## Source extract:
———
## 📣Latest News
- [26/01/13] We have released v0.3. We support the training and deployment of Eagle3 for all-scale LLMs/VLMs/Audio models, as detailed in the [guidance documentation](https://angelslim.readthedocs.io/zh-cn/latest/features/speculative_decoding/eagle/index.html). And We released **Sherry**, the hardware-efficient 1.25 bit quantization algorithm [Paper Comming soon] | [[Code]](https://github.com/Tencent/AngelSlim/tree/sherry/Sherry)🔥🔥🔥
- [25/11/05] We have released v0.2. Quantization support for new models, such as `GLM-4.6`, `Qwen3-VL` and `Qwen3-Omni`, open-sources the Eagle3 speculative decoding training framework, and updates the Diffusion model quantization tools.
- [25/09/30] We have released **SpecExit**, the reasoning early-exit algorithm: [[Paper]](http://arxiv.org/abs/2509.24248) | [[Docs]](https://angelslim.readthedocs.io/zh-cn/latest/features/speculative_decoding/spec_exit.html) | [[vLLM Code]](https://github.com/vllm-project/vllm/pull/27192)
———
## Record set:
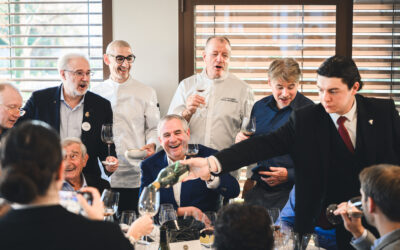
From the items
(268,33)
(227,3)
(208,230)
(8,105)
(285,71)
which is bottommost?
(208,230)

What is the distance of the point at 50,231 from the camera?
1.36 metres

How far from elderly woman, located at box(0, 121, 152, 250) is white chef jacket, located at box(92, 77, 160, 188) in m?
2.80

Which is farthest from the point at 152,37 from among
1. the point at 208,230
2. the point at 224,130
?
the point at 208,230

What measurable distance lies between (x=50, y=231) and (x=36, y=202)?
11 centimetres

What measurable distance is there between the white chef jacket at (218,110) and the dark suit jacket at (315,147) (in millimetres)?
1279

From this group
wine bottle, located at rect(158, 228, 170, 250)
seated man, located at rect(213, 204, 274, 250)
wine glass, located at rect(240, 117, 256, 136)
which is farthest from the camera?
wine glass, located at rect(240, 117, 256, 136)

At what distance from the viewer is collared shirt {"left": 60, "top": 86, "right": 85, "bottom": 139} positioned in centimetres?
371

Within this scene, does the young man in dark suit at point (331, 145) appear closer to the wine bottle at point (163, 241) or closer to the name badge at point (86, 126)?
the wine bottle at point (163, 241)

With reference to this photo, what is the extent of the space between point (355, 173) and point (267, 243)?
129cm

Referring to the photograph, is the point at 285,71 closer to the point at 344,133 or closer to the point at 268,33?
the point at 344,133

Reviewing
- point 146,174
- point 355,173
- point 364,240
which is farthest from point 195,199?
point 364,240

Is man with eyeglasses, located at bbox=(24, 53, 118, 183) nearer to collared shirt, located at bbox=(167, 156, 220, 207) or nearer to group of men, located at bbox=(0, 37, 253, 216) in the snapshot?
group of men, located at bbox=(0, 37, 253, 216)

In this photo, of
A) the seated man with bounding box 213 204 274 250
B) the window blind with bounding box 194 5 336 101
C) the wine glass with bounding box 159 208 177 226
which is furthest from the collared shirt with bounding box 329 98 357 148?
the window blind with bounding box 194 5 336 101

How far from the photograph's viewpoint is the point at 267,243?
1.57 metres
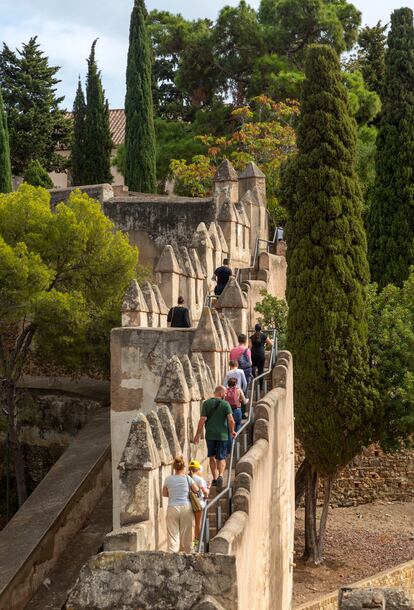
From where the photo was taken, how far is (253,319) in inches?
979

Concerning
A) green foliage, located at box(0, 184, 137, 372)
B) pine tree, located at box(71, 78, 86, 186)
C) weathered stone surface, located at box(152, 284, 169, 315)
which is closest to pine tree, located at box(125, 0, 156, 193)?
pine tree, located at box(71, 78, 86, 186)

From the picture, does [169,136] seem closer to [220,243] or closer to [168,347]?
[220,243]

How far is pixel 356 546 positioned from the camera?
24.0 meters

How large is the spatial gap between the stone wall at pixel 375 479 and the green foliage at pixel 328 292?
1.86 m

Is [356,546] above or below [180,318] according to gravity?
below

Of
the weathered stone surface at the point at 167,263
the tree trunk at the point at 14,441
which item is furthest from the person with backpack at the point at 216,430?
the tree trunk at the point at 14,441

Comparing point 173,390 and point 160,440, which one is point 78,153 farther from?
point 160,440

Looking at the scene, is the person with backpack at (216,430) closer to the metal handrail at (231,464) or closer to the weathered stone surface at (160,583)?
the metal handrail at (231,464)

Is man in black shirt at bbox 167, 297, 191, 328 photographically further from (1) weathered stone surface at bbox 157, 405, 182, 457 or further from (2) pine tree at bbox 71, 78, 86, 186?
(2) pine tree at bbox 71, 78, 86, 186

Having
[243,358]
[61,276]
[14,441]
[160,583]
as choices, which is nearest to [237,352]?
[243,358]

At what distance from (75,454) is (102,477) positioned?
1396 mm

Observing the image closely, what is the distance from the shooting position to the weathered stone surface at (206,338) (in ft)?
54.4

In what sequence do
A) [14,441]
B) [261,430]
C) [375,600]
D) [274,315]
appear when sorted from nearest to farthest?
[375,600], [261,430], [274,315], [14,441]

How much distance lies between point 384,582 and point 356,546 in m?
2.47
———
## Questions on the material:
1. Summarize the Latest News section in two sentences.
2. Copy the Latest News section from "## 📣Latest News" up to and including "model quantization tools.".
3. Carry on the Latest News section of release announcements from where it stops.

## Responses in order:
1. Version 0.3 adds training and deployment of Eagle3 for LLMs, VLMs and audio models of all scales, and introduces Sherry, a hardware-efficient 1.25-bit quantization algorithm. Version 0.2 added quantization support for models such as GLM-4.6, Qwen3-VL and Qwen3-Omni, open-sourced the Eagle3 speculative decoding training framework and updated the Diffusion model quantization tools, and SpecExit, a reasoning early-exit algorithm, was also released.

2.
## 📣Latest News
- [26/01/13] We have released v0.3. We support the training and deployment of Eagle3 for all-scale LLMs/VLMs/Audio models, as detailed in the [guidance documentation](https://angelslim.readthedocs.io/zh-cn/latest/features/speculative_decoding/eagle/index.html). And We released **Sherry**, the hardware-efficient 1.25 bit quantization algorithm [Paper Comming soon] | [[Code]](https://github.com/Tencent/AngelSlim/tree/sherry/Sherry)🔥🔥🔥
- [25/11/05] We have released v0.2. Quantization support for new models, such as `GLM-4.6`, `Qwen3-VL` and `Qwen3-Omni`, open-sources the Eagle3 speculative decoding training framework, and updates the Diffusion model quantization tools.

3.
- [25/09/26] We have released **TEQUILA**, the ternary quantization algorithm [[Paper]](https://arxiv.org/abs/2509.23809) | [[Code]](https://github.com/Tencent/AngelSlim/tree/tequila/TernaryQuant)
- [25/09/24] We now support the PTQ quantization of NVFP4 for the Qwen3 series models. We also opensource [Qwen3-32B-NVFP4](https://huggingface.co/AngelSlim/Qwen3-32B_nvfp4) and [Qwen3-235B-A22B-NVFP4](https://huggingface.co/AngelSlim/Qwen3-235B-A22B_nvfp4) weights.
Previous News
- [25/09/01] We now support FP8 quantization of the [Hunyuan-MT-7B](https://huggingface.co/tencent/Hunyuan-MT-7B-fp8) translation model. And enabled Torch inference and Benchmark evaluation for Eagle3. And implemented support for quantization and Cache for [FLUX](https://github.com/Tencent/AngelSlim/tree/main/configs/flux). And support quantization for the [Seed-OSS](https://github.com/Tencent/AngelSlim/tree/main/configs/seed_oss).
- [25/08/06] We now support quantization for `Hunyuan 0.5B/1.8B/4B/7B` and multimodal model `Qwen2.5VL 3B/7B/32B/72B`, including `FP8/INT4` algorithms, and quantization for `DeepSeek-R1/V3` and `Kimi-K2`, including `FP8-Static` and `W4A8-FP8` algorithms. We also opensource `Hunyuan 1.8B/4B/7B` series Eagle3 model weight.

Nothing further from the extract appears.